INSTRUCTIONS TO FOLLOW:
Write out the full text below on Ildefons Cerdá's plan for Barcelona, word for word.

SUPPLIED TEXT:
---+---

3:02 PM PDT on April 2, 2008

A Map of the Barcelona of the Future from The Project for the Reform and Extension of Barcelona in 1859

In 1859, Ildefons Cerdá released an urban plan for the city of Barcelona called "The Project for the Reform and Extension of Barcelona" which called for expanding the city around what we would today call transit even though urban transit lines didn't exist. When Cerdá first saw a steam engine on a visit to France, he realized that transportation would be changing and urged a complete redesign of Barcelona to prepare for this new opportunity.

The theories and plans of Cerdá are being featured in an exhibit in the Huntington Beach Central Library. For those of you who aren't planning a trip to Orange County anytime soon, you can see many of the posters for the exhibit at this website. For those of you that are planning to head to Huntington Beach, there will be a reception and lecture this Sunday.

Cerdá envisioned Barecelona as an "Integrated City." Integrated Cities provide public transportation to every street in the city, recognize that every street is a miniature world with unique needs, and accommodate multiple modes of transportation. Barcelona embraced Cerdá's proposals and is still thankful that they did. The Barcelona Metro still has a station named after him.

In Barcelona, a city with 3.1 million people, the city has a variety of transit options featuring a subway system, a TRAM system, a bus system, and even an aerial cable car system. In March of 2007, the city began a bike share system with over 100 different stations. 50,000 people subscribed to the bike share system in the first three months. Wikipedia has a great summary of Barcelona's public transportation initiatives.

By comparison, here in Los Angeles urban planners made a decision to base our transportation network around the automobile. And we know how that's turned out. Instead of celebrating the integration of transit modes, we're still debating whether or not we should be increasing road capacity even if it would damage the local economy and provide a physical barrier that separates the community.

There is some good news, if Los Angeles embraces mutli-modalism at some point in the next nine months, we'll be less than 150 miles behind Spain.

The exhibit at Huntington Beach will be there through the end of the month.

---+---

DATASET EXTRACT:

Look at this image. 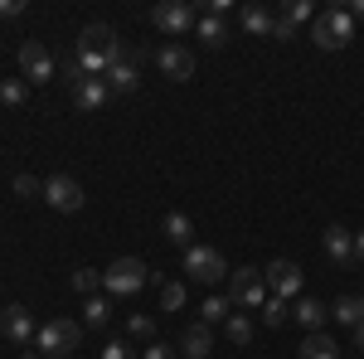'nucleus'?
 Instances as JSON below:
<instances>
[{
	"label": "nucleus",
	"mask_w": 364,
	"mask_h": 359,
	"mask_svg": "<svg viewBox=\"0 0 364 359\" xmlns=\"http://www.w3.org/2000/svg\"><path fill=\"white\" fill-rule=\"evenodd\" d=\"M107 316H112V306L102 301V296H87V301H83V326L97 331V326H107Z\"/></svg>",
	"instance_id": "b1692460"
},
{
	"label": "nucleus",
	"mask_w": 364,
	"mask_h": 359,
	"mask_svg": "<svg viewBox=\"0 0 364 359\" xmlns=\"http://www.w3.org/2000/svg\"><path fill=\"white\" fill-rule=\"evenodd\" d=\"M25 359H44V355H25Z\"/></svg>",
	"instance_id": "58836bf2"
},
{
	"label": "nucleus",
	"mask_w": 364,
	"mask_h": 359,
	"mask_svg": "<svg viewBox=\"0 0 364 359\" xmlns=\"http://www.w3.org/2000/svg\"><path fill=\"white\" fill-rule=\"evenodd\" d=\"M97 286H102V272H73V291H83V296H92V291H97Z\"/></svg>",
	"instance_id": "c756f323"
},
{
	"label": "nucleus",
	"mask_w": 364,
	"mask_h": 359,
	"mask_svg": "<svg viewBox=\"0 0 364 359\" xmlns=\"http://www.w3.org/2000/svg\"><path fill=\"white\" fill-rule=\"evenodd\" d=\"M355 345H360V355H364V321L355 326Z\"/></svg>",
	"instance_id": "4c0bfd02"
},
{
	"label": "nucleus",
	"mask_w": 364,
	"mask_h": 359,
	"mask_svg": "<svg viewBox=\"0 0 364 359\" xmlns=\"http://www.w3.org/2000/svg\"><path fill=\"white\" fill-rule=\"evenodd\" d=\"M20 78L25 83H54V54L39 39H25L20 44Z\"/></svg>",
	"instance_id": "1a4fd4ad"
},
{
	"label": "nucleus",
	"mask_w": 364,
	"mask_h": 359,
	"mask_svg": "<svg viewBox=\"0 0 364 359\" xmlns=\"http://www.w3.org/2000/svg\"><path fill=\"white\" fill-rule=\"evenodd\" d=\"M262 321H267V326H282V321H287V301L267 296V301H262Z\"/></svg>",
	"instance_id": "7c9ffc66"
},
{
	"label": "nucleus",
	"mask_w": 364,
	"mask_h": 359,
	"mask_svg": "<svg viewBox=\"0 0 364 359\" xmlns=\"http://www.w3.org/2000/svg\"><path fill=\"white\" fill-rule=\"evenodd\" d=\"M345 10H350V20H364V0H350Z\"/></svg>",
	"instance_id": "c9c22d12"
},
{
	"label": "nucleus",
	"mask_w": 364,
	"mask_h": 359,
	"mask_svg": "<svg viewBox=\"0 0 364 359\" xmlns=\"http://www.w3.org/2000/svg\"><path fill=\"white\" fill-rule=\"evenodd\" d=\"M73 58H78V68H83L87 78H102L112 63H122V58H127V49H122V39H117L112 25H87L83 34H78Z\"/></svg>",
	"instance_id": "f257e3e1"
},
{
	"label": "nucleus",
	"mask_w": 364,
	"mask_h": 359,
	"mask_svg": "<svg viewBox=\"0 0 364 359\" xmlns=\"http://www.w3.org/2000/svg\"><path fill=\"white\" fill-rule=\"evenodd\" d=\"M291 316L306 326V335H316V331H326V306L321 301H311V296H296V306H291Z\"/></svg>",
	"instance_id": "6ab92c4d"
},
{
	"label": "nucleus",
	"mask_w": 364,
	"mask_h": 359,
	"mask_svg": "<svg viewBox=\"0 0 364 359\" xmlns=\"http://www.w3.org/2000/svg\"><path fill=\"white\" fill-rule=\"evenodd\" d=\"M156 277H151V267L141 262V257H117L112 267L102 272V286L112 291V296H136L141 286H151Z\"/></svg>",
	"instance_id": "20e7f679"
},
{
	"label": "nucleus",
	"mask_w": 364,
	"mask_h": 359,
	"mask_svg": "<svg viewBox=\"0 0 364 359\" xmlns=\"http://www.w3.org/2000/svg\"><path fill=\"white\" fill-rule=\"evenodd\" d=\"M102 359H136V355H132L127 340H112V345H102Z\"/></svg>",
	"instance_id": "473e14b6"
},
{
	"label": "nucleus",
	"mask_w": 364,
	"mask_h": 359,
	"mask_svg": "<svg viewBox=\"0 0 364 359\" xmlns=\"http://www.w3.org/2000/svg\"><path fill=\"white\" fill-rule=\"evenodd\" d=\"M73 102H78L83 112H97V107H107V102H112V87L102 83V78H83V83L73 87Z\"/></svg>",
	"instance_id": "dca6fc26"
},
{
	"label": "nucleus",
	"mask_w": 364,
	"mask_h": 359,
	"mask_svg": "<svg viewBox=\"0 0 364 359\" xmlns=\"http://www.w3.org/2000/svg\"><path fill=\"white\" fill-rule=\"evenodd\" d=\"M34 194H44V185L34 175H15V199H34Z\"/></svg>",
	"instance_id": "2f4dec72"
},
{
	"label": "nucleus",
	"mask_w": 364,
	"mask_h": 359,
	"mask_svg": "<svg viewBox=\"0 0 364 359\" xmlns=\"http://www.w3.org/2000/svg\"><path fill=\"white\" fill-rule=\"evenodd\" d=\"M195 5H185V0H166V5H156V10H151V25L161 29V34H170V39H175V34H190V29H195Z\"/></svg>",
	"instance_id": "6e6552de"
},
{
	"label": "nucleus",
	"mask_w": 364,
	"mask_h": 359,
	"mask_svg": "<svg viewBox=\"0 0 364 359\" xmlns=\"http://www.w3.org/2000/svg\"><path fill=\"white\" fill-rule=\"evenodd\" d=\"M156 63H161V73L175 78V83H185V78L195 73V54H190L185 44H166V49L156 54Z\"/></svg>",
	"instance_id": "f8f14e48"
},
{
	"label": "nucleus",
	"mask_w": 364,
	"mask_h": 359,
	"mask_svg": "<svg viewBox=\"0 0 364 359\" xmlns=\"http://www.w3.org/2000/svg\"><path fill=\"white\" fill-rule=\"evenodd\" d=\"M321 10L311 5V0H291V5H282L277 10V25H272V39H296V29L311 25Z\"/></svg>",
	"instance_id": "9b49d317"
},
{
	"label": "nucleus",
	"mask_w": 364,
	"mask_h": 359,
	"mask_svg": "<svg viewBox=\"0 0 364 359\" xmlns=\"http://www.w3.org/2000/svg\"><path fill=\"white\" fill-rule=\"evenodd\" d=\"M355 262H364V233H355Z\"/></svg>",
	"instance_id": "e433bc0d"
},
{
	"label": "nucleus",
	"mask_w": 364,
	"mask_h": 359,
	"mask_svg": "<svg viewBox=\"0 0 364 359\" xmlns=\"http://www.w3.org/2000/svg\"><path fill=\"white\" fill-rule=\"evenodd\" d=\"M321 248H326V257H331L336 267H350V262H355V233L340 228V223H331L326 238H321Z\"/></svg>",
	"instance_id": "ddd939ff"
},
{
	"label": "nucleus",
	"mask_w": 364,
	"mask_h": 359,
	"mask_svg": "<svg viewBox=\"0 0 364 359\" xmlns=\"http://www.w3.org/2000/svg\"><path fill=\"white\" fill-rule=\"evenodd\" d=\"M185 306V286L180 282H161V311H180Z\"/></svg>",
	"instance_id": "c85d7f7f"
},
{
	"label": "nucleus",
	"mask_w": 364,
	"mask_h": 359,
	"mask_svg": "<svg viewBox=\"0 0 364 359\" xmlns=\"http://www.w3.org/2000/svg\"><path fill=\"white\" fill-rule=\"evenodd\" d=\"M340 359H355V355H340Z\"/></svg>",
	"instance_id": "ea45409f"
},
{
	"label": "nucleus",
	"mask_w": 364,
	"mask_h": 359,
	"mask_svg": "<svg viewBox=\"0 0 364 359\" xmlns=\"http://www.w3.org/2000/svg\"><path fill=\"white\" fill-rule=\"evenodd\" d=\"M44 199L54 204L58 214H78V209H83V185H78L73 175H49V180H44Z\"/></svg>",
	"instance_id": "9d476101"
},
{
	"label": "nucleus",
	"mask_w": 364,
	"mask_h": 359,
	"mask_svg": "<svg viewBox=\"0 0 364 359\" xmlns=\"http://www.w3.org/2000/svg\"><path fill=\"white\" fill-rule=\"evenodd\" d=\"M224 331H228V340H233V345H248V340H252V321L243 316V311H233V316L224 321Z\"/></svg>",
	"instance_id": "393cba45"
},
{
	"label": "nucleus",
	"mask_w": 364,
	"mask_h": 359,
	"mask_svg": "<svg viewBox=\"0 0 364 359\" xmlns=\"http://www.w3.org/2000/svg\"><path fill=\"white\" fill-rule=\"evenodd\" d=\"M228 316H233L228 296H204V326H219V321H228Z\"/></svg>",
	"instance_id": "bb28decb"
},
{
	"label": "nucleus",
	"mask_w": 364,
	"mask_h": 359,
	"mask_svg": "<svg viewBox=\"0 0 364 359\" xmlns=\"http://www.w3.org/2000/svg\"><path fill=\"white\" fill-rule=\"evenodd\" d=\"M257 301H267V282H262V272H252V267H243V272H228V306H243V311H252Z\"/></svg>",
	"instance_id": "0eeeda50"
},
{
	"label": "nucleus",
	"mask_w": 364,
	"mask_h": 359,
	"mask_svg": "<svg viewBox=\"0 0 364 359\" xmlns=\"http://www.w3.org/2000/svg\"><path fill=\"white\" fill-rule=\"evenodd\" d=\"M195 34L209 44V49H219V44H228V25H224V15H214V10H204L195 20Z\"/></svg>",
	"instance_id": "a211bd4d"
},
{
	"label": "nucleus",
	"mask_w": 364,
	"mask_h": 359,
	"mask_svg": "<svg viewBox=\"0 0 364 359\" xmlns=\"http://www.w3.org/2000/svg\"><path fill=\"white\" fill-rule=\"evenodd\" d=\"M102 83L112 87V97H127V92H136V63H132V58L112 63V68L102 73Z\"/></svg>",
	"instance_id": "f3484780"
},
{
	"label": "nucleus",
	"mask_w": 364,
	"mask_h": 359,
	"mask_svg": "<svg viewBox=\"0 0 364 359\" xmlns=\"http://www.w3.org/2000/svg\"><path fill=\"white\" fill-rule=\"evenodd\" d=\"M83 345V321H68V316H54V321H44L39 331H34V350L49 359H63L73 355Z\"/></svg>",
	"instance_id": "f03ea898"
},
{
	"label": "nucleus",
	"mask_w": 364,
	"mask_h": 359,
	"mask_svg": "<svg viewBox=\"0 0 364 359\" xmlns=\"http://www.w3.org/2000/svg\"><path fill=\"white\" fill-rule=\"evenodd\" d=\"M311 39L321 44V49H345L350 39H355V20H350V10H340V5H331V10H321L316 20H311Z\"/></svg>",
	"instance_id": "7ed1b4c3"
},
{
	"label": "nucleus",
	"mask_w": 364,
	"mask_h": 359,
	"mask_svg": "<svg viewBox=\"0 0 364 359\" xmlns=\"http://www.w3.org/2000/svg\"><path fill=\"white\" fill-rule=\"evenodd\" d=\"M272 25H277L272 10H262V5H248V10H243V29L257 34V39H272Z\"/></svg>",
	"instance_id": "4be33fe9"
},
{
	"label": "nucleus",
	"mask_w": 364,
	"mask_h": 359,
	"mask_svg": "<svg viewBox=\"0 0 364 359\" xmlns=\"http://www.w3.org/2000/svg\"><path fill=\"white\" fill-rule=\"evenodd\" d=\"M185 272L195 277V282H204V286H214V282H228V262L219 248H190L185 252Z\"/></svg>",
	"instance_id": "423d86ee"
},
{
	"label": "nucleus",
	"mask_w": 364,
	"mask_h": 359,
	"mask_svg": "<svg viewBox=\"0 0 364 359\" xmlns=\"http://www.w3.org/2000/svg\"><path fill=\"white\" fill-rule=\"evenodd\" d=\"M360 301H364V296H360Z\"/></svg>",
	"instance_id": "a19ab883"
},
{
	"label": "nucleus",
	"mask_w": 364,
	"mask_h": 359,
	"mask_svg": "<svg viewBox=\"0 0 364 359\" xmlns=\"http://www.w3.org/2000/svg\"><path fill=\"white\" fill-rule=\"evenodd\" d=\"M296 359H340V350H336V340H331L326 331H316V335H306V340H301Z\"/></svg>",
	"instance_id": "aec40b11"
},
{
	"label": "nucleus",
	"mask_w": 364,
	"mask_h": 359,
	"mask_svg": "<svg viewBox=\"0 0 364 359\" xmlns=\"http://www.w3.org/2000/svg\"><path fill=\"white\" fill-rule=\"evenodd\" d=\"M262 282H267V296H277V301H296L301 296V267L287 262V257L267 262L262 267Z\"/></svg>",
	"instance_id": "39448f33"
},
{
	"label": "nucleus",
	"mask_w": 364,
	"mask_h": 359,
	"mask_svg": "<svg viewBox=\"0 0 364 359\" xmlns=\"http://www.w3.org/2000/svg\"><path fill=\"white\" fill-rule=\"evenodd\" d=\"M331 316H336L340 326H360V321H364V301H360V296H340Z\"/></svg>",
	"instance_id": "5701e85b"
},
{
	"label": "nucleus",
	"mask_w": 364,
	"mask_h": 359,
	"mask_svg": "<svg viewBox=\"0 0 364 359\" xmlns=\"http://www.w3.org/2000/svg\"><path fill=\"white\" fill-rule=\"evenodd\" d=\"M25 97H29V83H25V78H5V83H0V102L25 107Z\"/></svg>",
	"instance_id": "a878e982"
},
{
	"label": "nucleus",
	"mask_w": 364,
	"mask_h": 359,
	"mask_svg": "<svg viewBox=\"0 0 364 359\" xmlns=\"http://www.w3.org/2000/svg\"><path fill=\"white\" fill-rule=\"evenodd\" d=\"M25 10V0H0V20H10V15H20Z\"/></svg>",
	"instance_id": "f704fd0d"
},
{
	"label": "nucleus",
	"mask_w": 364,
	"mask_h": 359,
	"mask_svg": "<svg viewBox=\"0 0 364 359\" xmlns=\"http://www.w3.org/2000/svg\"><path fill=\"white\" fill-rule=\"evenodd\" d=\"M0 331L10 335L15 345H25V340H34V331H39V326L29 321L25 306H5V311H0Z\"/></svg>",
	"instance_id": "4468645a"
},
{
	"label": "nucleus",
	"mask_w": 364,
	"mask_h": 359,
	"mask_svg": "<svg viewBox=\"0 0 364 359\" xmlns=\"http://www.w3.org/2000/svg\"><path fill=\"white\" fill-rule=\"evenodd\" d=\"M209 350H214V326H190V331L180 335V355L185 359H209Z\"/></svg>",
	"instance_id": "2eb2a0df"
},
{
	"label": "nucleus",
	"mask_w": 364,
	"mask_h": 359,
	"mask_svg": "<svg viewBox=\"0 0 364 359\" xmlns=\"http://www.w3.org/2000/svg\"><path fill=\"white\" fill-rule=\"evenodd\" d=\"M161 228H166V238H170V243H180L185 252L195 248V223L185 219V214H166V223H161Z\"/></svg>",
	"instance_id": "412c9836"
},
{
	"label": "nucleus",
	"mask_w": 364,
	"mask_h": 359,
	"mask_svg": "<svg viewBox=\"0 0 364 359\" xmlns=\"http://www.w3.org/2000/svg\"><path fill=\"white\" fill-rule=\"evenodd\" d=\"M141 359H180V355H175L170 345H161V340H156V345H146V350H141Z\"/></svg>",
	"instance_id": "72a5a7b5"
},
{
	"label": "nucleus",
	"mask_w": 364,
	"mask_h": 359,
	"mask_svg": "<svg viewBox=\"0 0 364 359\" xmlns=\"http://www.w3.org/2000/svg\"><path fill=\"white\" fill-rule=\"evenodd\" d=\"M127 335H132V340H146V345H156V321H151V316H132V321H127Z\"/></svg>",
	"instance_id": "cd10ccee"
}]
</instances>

---+---

ANSWER:
3:02 PM PDT on April 2, 2008

A Map of the Barcelona of the Future from The Project for the Reform and Extension of Barcelona in 1859

In 1859, Ildefons Cerdá released an urban plan for the city of Barcelona called "The Project for the Reform and Extension of Barcelona" which called for expanding the city around what we would today call transit even though urban transit lines didn't exist. When Cerdá first saw a steam engine on a visit to France, he realized that transportation would be changing and urged a complete redesign of Barcelona to prepare for this new opportunity.

The theories and plans of Cerdá are being featured in an exhibit in the Huntington Beach Central Library. For those of you who aren't planning a trip to Orange County anytime soon, you can see many of the posters for the exhibit at this website. For those of you that are planning to head to Huntington Beach, there will be a reception and lecture this Sunday.

Cerdá envisioned Barecelona as an "Integrated City." Integrated Cities provide public transportation to every street in the city, recognize that every street is a miniature world with unique needs, and accommodate multiple modes of transportation. Barcelona embraced Cerdá's proposals and is still thankful that they did. The Barcelona Metro still has a station named after him.

In Barcelona, a city with 3.1 million people, the city has a variety of transit options featuring a subway system, a TRAM system, a bus system, and even an aerial cable car system. In March of 2007, the city began a bike share system with over 100 different stations. 50,000 people subscribed to the bike share system in the first three months. Wikipedia has a great summary of Barcelona's public transportation initiatives.

By comparison, here in Los Angeles urban planners made a decision to base our transportation network around the automobile. And we know how that's turned out. Instead of celebrating the integration of transit modes, we're still debating whether or not we should be increasing road capacity even if it would damage the local economy and provide a physical barrier that separates the community.

There is some good news, if Los Angeles embraces mutli-modalism at some point in the next nine months, we'll be less than 150 miles behind Spain.

The exhibit at Huntington Beach will be there through the end of the month.